In the women's house are the women and younger children. There are fires and the women sing and are busy with their crochet work; the bags. It is stuffy in the hut with all those fires and the smoke. ...In addition, the women here also like to smoke a lot of cigarettes themselves! We have brought them with us as a gift. A kid, about 8 years old, also wants a cigarette. Ingrid refuses but that doesn't help; he gets a cigarette from his mother. You cannot imagine; a kid of 8 getting a cigarette from his mother!

The men have their buttock seam often covered or more decorated with a pendulum of leaves or feathers. The children, as well as some women, have made impressive snotty balls that sometimes violently turn the nose in and out.

Ingrid shows on her phone some movies of our granddaughter Fenna to the women. The women find it great fun. The picture of son-in-law Bram with a huge carp in his hands also makes heavy impression!

... It's nice that we are the only 2 tourists here today. Yet very different if you go around here with a group . Now you it is much easier to make real contact. When Jan-Arend returns in the camp from the river he sits down in the men's hut and gets a cup of - something meant to be - coffee.

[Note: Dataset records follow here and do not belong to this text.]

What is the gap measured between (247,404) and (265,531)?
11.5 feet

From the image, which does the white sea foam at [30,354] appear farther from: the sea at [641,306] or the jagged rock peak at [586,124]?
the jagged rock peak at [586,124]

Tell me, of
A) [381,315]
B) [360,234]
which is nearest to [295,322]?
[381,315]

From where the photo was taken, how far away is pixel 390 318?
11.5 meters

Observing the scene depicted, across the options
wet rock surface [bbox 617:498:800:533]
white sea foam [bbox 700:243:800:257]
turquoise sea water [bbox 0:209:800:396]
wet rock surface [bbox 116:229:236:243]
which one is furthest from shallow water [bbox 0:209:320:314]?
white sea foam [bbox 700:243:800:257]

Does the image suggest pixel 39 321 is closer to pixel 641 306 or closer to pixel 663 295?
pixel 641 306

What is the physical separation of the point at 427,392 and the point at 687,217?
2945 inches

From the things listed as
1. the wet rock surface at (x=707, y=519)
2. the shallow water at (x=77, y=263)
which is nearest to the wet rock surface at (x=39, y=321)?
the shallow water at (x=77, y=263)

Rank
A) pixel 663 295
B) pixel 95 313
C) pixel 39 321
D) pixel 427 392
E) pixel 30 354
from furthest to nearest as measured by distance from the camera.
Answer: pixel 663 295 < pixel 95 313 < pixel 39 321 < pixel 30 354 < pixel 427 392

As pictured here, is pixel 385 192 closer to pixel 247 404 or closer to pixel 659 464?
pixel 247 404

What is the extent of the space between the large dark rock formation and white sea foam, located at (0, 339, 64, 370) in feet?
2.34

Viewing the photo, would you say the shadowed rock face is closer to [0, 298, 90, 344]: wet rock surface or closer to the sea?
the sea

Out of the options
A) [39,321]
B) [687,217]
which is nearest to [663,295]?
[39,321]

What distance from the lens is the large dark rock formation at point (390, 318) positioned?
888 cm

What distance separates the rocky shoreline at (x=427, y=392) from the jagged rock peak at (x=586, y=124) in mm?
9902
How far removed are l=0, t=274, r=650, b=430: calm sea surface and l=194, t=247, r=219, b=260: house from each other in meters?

Then the piggy is ready. Together with the men we get the first piece of pork with roasted sweet potato . To be honest .... it tastes great. The meat is further divided. A group of men with young boys are sitting and eating together. They are surrounded by a few dogs on the hunt for the leftovers. The women form a separate group. They too clearly enjoy the food.

We take some more pictures. It is unfortunately going to rain harder. The pigs feast provides members of the Dani tribe the chance to earn something while their traditions remain alive. Of course, we know we are on a tourist excursion, but that's not really noticeable of and certainly not during the joint meal. Everyone is genuinely busy and it is clear that these people take pride in their origins and traditions, like to propagate these and like to hand them over to the next generation. Festivities like this benefits the entire community. ...

Before we return to the car the men and women create a little market place. They form a circle and present their home-made merchandise. Crochet bags, jewelry with bones and shells, penis sleeves. We buy a few things and then we go.

We are escorted to our car. Imagine, we sliding trough the mud In the forest, hand in hand with a naked man with his penis sleeve and under a umbrella held high by him. It must have been a funny sight. We arrive tired and a little cold In the hotel but it was a very unique day The hospitality that we have experienced of the Dani was very special and unforgettable.